The man page for urandom
is somewhat misleading, arguably downright wrong, when it suggests that /dev/urandom
may "run out of entropy" and /dev/random
should be preferred; the only instant where /dev/urandom
might imply a security issue due to low entropy is during the first moments of a fresh, automated OS install; if the machine booted up to a point where it has begun having some network activity then it has gathered enough physical randomness to provide randomness of high enough quality for all practical usages (I am talking about Linux here; on FreeBSD, that momentary instant of slight weakness does not occur at all). On the other hand, /dev/random
has a tendency of blocking at inopportune times, leading to very real and irksome usability issues.

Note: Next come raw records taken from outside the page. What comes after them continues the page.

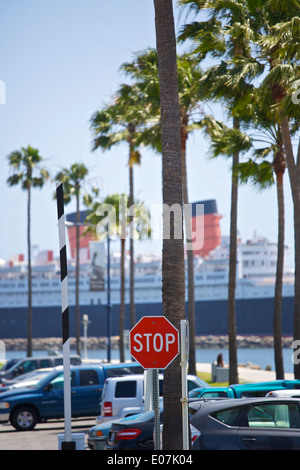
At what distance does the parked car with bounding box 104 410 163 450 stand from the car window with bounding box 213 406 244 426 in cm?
172

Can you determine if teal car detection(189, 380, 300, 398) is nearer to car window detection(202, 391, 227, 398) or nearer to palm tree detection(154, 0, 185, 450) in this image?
car window detection(202, 391, 227, 398)

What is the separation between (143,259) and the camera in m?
146

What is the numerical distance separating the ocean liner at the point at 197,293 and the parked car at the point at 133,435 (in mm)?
98362

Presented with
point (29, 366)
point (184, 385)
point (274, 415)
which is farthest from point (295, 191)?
point (29, 366)

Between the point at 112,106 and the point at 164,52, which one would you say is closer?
the point at 164,52

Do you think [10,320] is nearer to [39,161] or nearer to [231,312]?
[39,161]

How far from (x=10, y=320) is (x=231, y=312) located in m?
108

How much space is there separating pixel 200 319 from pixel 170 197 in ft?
343

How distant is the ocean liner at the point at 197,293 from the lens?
113 m

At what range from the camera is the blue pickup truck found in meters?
18.1

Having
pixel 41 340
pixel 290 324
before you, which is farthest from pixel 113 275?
pixel 290 324

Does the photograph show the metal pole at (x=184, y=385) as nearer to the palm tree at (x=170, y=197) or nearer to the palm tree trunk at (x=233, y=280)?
the palm tree at (x=170, y=197)

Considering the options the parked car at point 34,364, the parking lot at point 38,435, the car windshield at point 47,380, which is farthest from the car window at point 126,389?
the parked car at point 34,364

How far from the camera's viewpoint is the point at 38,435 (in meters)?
16.6
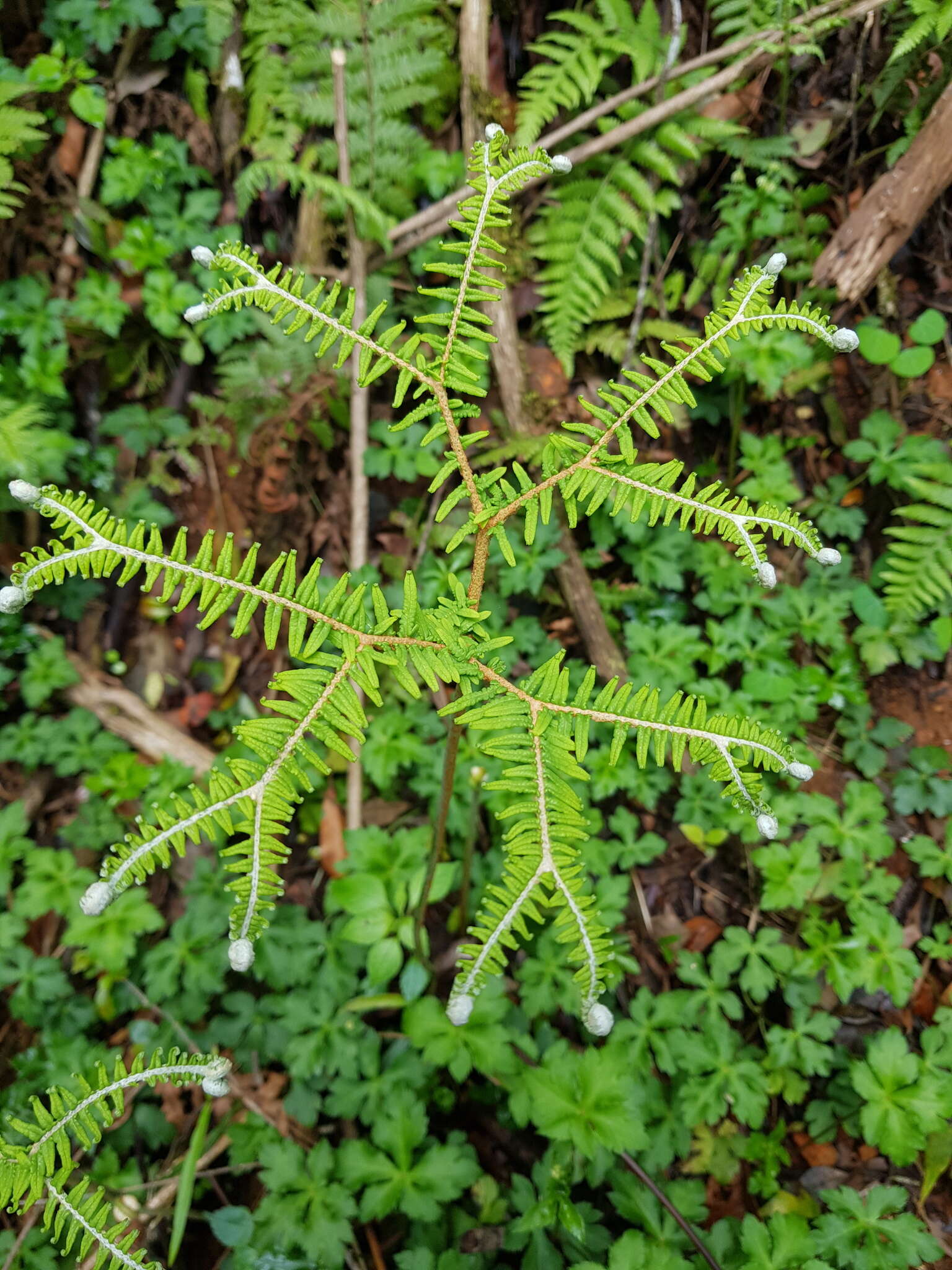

Or, to say it in less words: use /dev/urandom
and be happy; use /dev/random
and be sorry.
(Edit: this Web page explains the differences between /dev/random
and /dev/urandom
quite clearly.)
For the purpose of producing a "cookie": such a cookie should be such that no two users share the same cookie, and that it is computationally infeasible for anybody to "guess" the value of an existing cookie. A sequence of random bytes does that well, provided that it uses randomness of adequate quality (/dev/urandom
is fine) and that it is long enough. As a rule of thumb, if you have less than 2n users (n = 33 if the whole Earth population could use your system), then a sequence of n+128 bits is wide enough; you do not even have to check for a collision with existing values: you will not see it in your lifetime. 161 bits fits in 21 bytes.
There are some tricks which are doable if you want shorter cookies and still wish to avoid looking up for collisions in your database. But this should hardly be necessary for a cookie (I assume a Web-based context). Also, remember to keep your cookies confidential (i.e. use HTTPS, and set the cookie "secure" and "HttpOnly" flags).